The Boston Globe | Abuse in the Catholic Church


Lawyers expect to press Law on Geoghan

Reassignment role is seen as critical

By Michael Rezendes, Globe Staff, 5/10/2002

Lawyers for alleged victims of pedophile John Geoghan are expected to continue their two-track deposition of Cardinal Bernard F. Law today, focusing on Law's role in reassigning the former priest despite reports he was a sexual predator, and probing the decision by Law's Finance Council to reject an agreement to settle 84 molestation lawsuits.

Mitchell Garabedian, the lead attorney for the 86 people who filed the suits, said he will use today's session with Law to further scrutinize last Friday's Finance Council vote ''in order to prove that the defendants acted in bad faith and breached the settlement.''

Under an agreement announced by Law on March 12, the lawsuits were to be settled with payments by the Archdiocese of Boston totaling between $15 million and $30 million.

Other lawyers said they believe Garabedian and his associate, William H. Gordon, will continue to press for details of the Finance Council vote in hopes of avoiding trial and demonstrating that the settlement is a binding contract, despite the unexpected vote by the relatively obscure council.

''If the plaintiffs can get the mediation agreement enforced, they don't have to put on a full-blown trial and can get around any problem they might have with charitable immunity limits,'' said Eric Green, a Boston University Law School professor and a mediator in the Enron bankruptcy case.

Under the state's doctrine of charitable immunity, liability claims against nonprofit institutions such as the Boston Archdiocese are limited to $20,000.

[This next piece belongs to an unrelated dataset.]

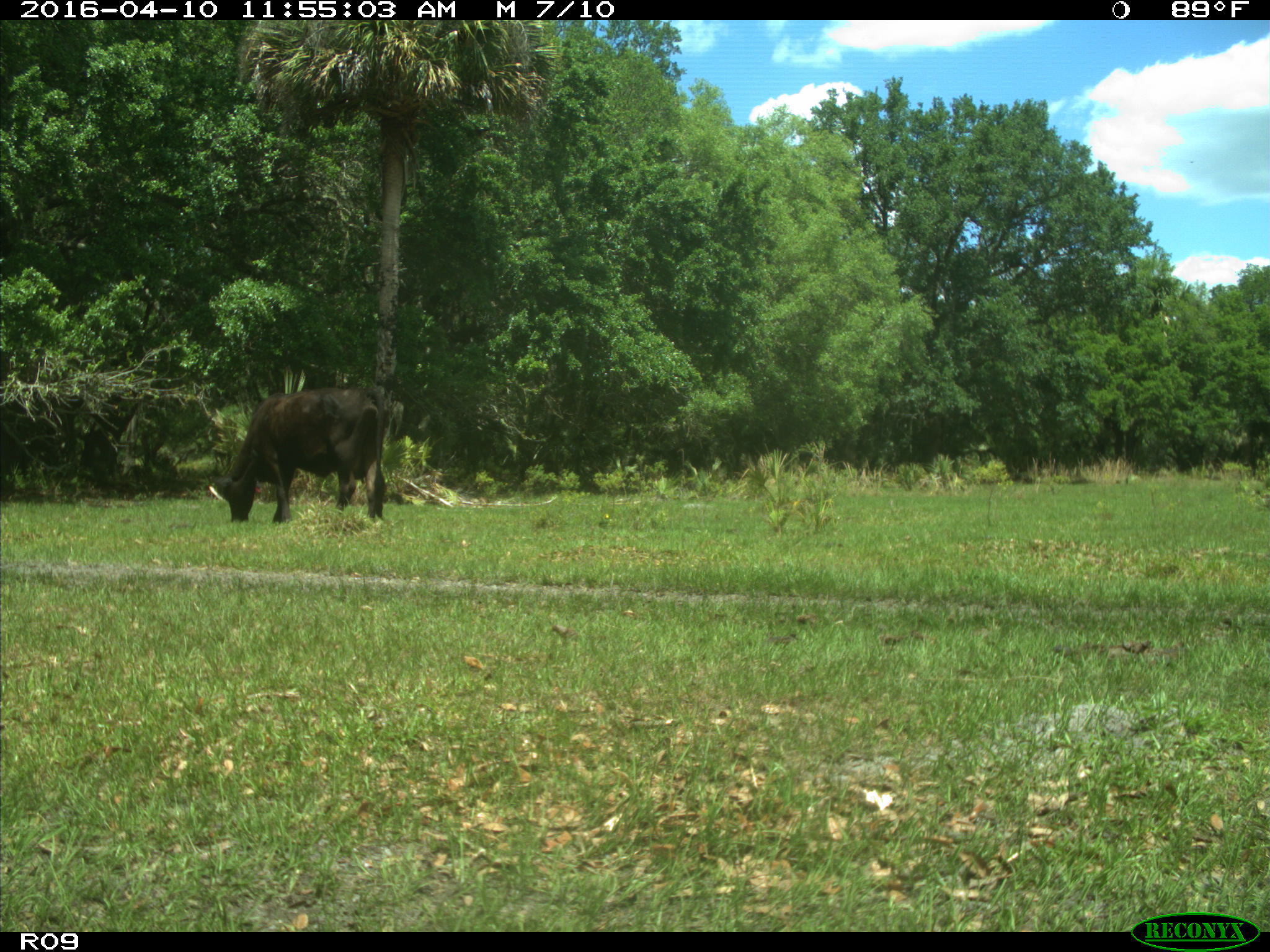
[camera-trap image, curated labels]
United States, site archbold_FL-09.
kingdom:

Garabedian has said the cap does not apply to the 84 lawsuits because they make claims against Law and 16 other church officials as individuals, not against the archdiocese. But some attorneys believe Law could argue that the limit should apply to him because, in supervising priests, he is acting on behalf of the church.

Neither Wilson Rogers Jr. nor J. Owen Todd, the attorneys who represented Law at Wednesday's deposition, returned phone calls seeking comment for this story.

Joanne D'Alcomo, a trial attorney who specializes in representing plaintiffs, said that she does not believe charitable immunity applies to Law and the other defendants, and that Garabedian and Gordon will use today's deposition to try to show that Law was careless, or negligent, in delegating to others the responsibility of supervising Geoghan.

D'Alcomo also said the attorneys for the alleged victims could focus on the qualifications of the doctors used by church officials to evaluate Geoghan before reassigning him to parish work.

During Wednesday's deposition, Garabedian and Gordon introduced as evidence a doctor's letter clearing Geoghan for parish work that was received by church officials shortly before Geoghan was reassigned to St. Julia's Church in Weston. Geoghan had been accused of molesting boys during his previous assignment, and would later be accused of molesting many more while working at St. Julia's.

At Wednesday's deposition, Law was not quizzed about the qualifications of the doctor who signed the letter, Robert W. Mullins. But the Globe reported in January that he is a neighbor of the Geoghan family home in West Roxbury, and a family physician without expertise in psychology or sexual disorders.

A second doctor who examined Geoghan for the church, John H. Brennan, is a psychiatrist. But he had no expertise in sexually deviant behavior when he evaluated Geoghan, and had settled a sexual molestation claim filed by one of his own patients.

''Certainly the lawyers would want to pin down the cardinal on his knowledge about the experience these doctors had in the very specialized area of individuals with sexual disorders,'' D'Alcomo said. ''No one would say that the cardinal himself was qualified to decide whether such a person posed a danger to parishioners or their children, but was he careless in relying on people who were not qualified for advice? That's a question I think the attorneys will want to raise.''

Other attorneys said they believe Garabedian and Gordon may attempt to show a pattern of negligence on the part of Law and other church officials by questioning the cardinal about his oversight of other priests who were allowed to continue working, even though church officials had received sexual abuse allegations against them.

''If they can establish that the Geoghan situation was part of a wider problem, I think they'll feel that they have a better chance of convincing a jury that officials should have done more,'' said Green, the BU professor.

In recent days, a priest and a former priest who were under Law's supervision were arrested on criminal sexual molestation charges.

Rev. Paul R. Shanley was charged with raping a Newton boy in the 1980s, when Shanley was a priest at the defunct St. John the Evangelist Church, in Newton. And former priest Ronald H. Paquin was charged with raping a Haverhill boy in the early 1990s, when he was a priest at St. John the Baptist Church in that city.

Green said attorneys for Law could contest Garabedian's right to question Law about priests other than Geoghan. ''This is a classic tug of war.'' he said. ''I suspect that possibility is one reason the judge has said she'll be available to hear objections.''

Superior Court Judge Constance M. Sweeney, who is presiding in the 84 lawsuits, has said she will be available by telephone to consider any disputes that arise during Law's deposition.

This story ran on page A42 of the Boston Globe on 5/10/2002.